ÉNONCÉ 1: Recopiez à l'identique les lignes des enregistrements, en commençant à celle qui contient « From the image » et en vous arrêtant à la fin des enregistrements, ces deux bornes comprises.

TEXTE PRÉSENTÉ:
_____
Vu la procédure suivante :
Procédure contentieuse antérieure :
Mme A... B... a demandé au tribunal administratif de Bordeaux d'annuler l'arrêté du 12 février 2024 par lequel le préfet de la Gironde l'a obligée à quitter le territoire français, a fixé le pays de renvoi et lui a interdit de retourner sur le territoire français pendant une durée d'un an.
Par un jugement n° 2401480 du 16 avril 2024, la magistrate désignée du tribunal administratif de Bordeaux a rejeté sa demande.
Procédure devant la cour :
Par une requête enregistrée le 15 mai 2024, Mme C..., représentée par Me Rivière, demande à la cour :
1°) de lui accorder le bénéfice de l'aide juridictionnelle provisoire ;
2°) d'infirmer le jugement du 16 avril 2024 du tribunal administratif de Bordeaux ;
3°) d'annuler l'arrêté du 12 février 2024 par lequel le préfet de la Gironde l'a obligée à quitter le territoire français, a fixé le pays de renvoi et lui a interdit de retourner sur le territoire français pendant une durée d'un an ;
4°) d'enjoindre au préfet de la Gironde de lui délivrer un titre de séjour dans un délai d'un mois à compter de la notification de l'arrêt à intervenir sous astreinte de 50 euros par jour de retard ;
5°) à titre subsidiaire, d'enjoindre au préfet de la Gironde de lui délivrer une autorisation provisoire de séjour dans un délai quinze jours à compter de la notification de l'arrêt à intervenir et de réexaminer sa situation dans le délai d'un mois, sous astreinte de 50 euros par jour de retard ;
6°) de mettre à la charge de l'Etat une somme de 1 500 euros à verser à son avocat en application de l'article L. 761-1 du code de justice administrative et de l'article 37 de la loi du 10 juillet 1991 ou directement à elle-même si l'aide juridictionnelle ne lui était pas accordée.
Elle soutient que :
- les décisions attaquées méconnaissent l'article 8 de la convention européenne de sauvegarde des droits de l'homme et des libertés fondamentales ;
- elles sont entachées d'une erreur manifeste d'appréciation ;
- la décision d'interdiction de retour sur le territoire français méconnaît les articles L. 613-2 et L. 612-10 du code de l'entrée et du séjour des étrangers et du droit d'asile ;
Par un mémoire en défense enregistré le 12 septembre 2024, le préfet de la Gironde conclut au rejet de la requête.
_____
DONNÉES EXTRAITES:
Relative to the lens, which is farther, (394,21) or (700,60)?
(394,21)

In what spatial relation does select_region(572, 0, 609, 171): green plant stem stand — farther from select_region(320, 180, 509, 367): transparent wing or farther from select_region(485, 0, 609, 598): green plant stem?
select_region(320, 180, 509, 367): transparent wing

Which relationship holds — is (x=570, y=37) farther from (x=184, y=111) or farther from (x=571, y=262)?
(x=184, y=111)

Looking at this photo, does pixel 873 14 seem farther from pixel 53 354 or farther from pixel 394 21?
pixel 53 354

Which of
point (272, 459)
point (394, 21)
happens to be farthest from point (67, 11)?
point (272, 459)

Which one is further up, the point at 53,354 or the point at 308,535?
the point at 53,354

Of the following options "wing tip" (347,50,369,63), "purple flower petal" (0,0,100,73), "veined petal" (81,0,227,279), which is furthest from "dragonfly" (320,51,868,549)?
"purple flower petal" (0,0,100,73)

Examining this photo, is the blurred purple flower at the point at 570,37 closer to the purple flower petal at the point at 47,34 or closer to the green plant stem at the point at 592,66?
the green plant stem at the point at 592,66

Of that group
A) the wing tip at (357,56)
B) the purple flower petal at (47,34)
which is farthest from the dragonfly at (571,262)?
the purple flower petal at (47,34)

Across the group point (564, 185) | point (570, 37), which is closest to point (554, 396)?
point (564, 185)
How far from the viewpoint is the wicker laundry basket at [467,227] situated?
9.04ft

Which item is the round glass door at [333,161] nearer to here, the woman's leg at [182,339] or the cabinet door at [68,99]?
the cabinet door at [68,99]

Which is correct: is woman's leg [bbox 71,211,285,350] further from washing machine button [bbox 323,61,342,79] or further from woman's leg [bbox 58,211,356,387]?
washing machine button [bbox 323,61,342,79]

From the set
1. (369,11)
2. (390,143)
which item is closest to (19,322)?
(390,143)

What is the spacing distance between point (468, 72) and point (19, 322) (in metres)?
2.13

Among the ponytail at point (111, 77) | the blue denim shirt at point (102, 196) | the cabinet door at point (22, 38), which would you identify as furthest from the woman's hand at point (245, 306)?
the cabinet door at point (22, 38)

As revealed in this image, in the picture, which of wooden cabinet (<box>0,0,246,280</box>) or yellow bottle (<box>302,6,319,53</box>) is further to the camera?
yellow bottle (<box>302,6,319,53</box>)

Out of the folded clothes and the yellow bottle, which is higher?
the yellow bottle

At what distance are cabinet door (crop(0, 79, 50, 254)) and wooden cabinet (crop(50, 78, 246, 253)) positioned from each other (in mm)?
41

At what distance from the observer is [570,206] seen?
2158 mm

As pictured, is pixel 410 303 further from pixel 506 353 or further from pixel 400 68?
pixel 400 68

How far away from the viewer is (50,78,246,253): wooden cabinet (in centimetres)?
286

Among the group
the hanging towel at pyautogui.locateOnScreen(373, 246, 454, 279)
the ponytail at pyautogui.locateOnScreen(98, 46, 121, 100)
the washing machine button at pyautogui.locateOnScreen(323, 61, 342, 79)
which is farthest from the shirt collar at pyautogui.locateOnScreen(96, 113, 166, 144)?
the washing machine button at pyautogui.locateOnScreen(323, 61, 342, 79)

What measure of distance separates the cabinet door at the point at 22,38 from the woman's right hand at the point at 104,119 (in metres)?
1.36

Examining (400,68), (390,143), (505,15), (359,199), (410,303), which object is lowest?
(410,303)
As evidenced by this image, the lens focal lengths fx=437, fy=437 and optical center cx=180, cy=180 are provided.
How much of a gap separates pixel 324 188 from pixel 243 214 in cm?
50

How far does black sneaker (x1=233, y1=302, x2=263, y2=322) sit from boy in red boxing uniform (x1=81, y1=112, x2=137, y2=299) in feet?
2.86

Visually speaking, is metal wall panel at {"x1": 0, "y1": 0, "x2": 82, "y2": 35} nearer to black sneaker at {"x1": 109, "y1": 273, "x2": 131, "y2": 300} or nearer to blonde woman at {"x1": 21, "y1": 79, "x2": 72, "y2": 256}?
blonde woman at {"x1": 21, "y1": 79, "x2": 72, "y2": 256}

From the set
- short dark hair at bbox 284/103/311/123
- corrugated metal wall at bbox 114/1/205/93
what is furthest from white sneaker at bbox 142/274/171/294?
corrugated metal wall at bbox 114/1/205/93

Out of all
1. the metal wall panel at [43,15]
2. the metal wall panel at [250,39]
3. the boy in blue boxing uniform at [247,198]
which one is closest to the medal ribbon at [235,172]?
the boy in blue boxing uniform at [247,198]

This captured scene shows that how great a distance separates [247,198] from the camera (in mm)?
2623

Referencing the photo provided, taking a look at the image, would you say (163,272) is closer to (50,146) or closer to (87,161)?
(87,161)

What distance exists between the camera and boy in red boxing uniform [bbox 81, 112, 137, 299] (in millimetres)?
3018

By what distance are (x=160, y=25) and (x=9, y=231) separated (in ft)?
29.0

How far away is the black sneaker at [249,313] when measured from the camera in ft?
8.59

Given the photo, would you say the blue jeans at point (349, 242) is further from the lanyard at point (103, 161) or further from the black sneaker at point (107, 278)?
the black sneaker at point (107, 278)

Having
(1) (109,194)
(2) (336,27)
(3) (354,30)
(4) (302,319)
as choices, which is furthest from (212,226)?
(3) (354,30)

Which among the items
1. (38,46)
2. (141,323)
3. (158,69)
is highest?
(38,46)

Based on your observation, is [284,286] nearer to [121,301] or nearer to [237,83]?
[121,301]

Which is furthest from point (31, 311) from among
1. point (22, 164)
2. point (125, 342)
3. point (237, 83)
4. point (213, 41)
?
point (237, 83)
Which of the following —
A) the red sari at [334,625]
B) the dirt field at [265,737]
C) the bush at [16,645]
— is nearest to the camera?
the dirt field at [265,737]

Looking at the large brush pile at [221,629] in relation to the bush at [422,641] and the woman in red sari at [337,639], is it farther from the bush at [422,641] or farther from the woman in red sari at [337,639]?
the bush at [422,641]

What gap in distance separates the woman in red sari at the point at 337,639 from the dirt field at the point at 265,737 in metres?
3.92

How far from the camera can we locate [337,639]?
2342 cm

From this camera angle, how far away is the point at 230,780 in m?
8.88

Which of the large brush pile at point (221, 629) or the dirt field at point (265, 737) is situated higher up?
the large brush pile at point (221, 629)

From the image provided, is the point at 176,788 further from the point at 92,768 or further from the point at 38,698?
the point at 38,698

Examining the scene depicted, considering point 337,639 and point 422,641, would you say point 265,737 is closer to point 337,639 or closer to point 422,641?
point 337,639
_____
ÉNONCÉ 2: D'après la décision de justice présentée plus haut, à quelle date le mémoire en défense du préfet de la Gironde a-t-il été enregistré ?

CORRIGÉ COMPLET 1:
From the image provided, is the point at 176,788 further from the point at 92,768 or further from the point at 38,698?
the point at 38,698

Examining the scene depicted, considering point 337,639 and point 422,641, would you say point 265,737 is closer to point 337,639 or closer to point 422,641?
point 337,639

CORRIGÉ COMPLET 2: Le 12 septembre 2024.